▶ **ЗАДАНИЯ**:
1. Ответьте по тексту о презентации вина на Голанах:
(a) Как часто производят вино «Кацрин»?
(b) Сколько пустых бокалов стоит на столике на сцене и каких они размеров?
(c) Как зовут главного винодела?
2. Выпишите из текста о презентации вина на Голанах фрагмент от слов «Все это слегка» до слов «предназначении чуть позже).» включительно.

▶ **ТЕКСТ ДЛЯ ЧТЕНИЯ**:
********************

Вы же, воды, прочь теките

Шели Шрайман
Работа у нашего брата беспокойная — все норовим угнаться за событиями, чтоб пригвоздить их к газетной полосе. Однако и на нашей улице случаются иной раз маленькие праздники, очень скрашивающие повседневную суету. Пришлют, к примеру, в редакцию пригласительные билеты на премьеру, куда обычным путем попасть невозможно (благодаря такому билету я смогла, уже живя в Израиле, посмотреть ленкомовский спектакль «Юнона» и «Авось», о чем в России мечтала много лет). А то вдруг какая-нибудь фирма или организация решит устроить презентацию. И тогда газетные полосы подождут. Ибо наступает день, когда можно немного расслабиться и пообщаться с коллегами не в нервозной обстановке пресс-конференции, а в приятном месте, за бокалом доброго вина.

Кстати о вине. На сей раз приглашение для журналистов поступило с Голанских высот. Итак, винодельня на Голанах близ Кацрина, куда нас доставили самолетом; посвящалось же действо вину «Кацрин», производимому нечасто - всего-то раз в четыре года. В обычном магазине такого не купишь, бутылка может стоить до трехсот шекелей, и завозят его в приличные рестораны и особые лавки, где продаются весьма недешевые вина.

Репортаж из междубочечного пространства\

Все это слегка напоминает театр. Вообразите себе сцену, декорированную рядами бочек, сложенными в несколько ярусов. В зале полумрак. Свет выхватывает передние бочки, остальные уходят в перспективу и теряются во мраке. В центре микрофон, левее столик, покрытый белой скатертью. На нем девять пустых бокалов: пять средних и четыре больших. В зрительном зале - также устланные белоснежными скатертями столы. На столах бокалы, в том же соотношении, что и на сцене. И керамический бочонок (о его предназначении чуть позже).

Зрители (в данном случае журналисты, приглашенные на презентацию) рассаживаются по местам. На сцене появляется главный винодел по имени Виктор. Легкий акцент выдает в нем американского еврея. Начинается основное действо — дегустация. Виктор берет в руки бокал, вспоминая, какая погода стояла на Голанах в ту пору, когда созревал виноград; чем прохладней зима и дольше идут дожди, говорит он, тем лучше вкус вина.

********************

▶ **ДОСТУПНЫЕ ДАННЫЕ**:
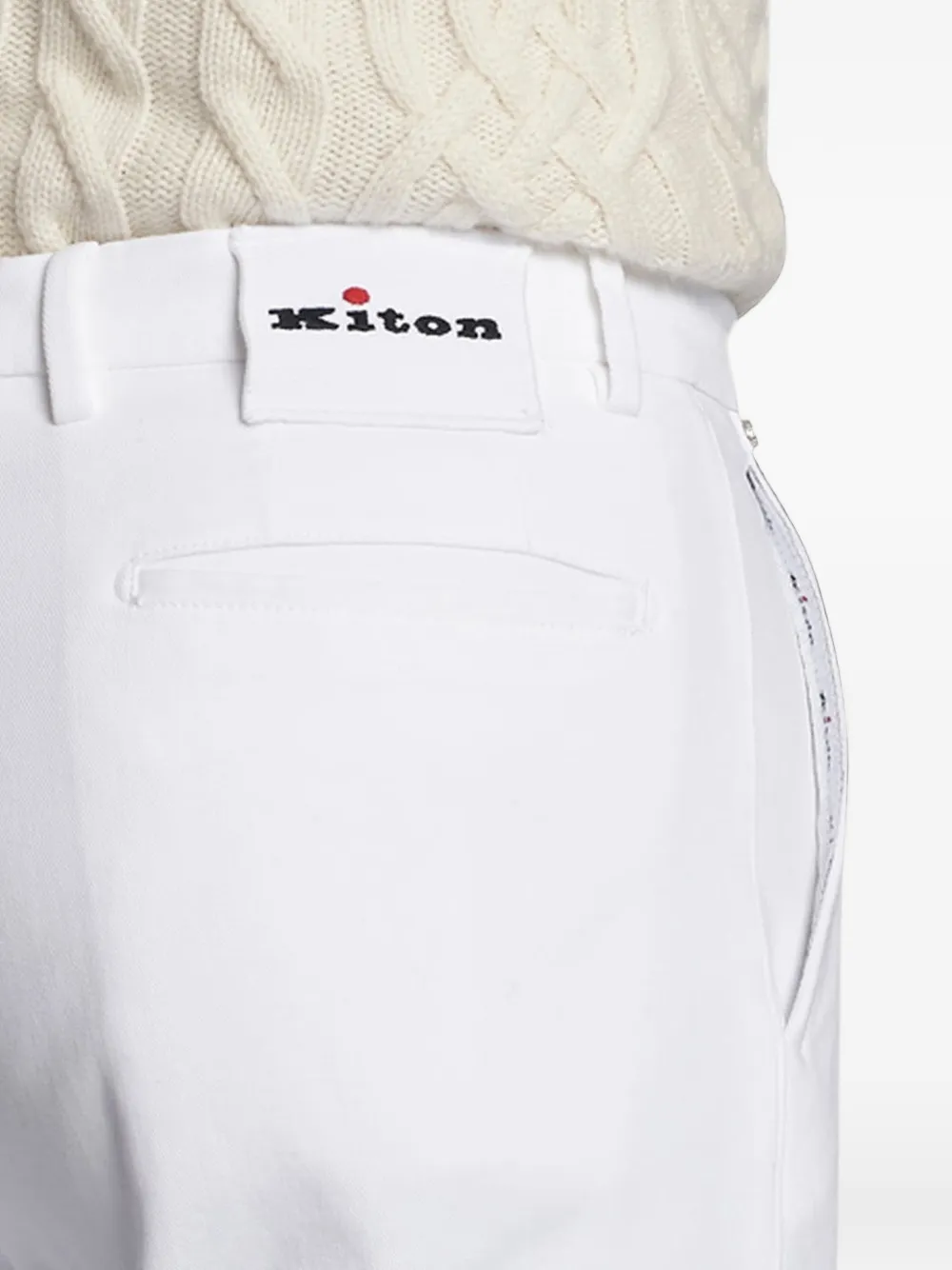 Kiton slim-fit trousers Wit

********************

▶ **ОТВЕТЫ**:
1.
(a) Раз в четыре года.
(b) Девять: пять средних и четыре больших.
(c) Виктор.

2.
Все это слегка напоминает театр. Вообразите себе сцену, декорированную рядами бочек, сложенными в несколько ярусов. В зале полумрак. Свет выхватывает передние бочки, остальные уходят в перспективу и теряются во мраке. В центре микрофон, левее столик, покрытый белой скатертью. На нем девять пустых бокалов: пять средних и четыре больших. В зрительном зале - также устланные белоснежными скатертями столы. На столах бокалы, в том же соотношении, что и на сцене. И керамический бочонок (о его предназначении чуть позже).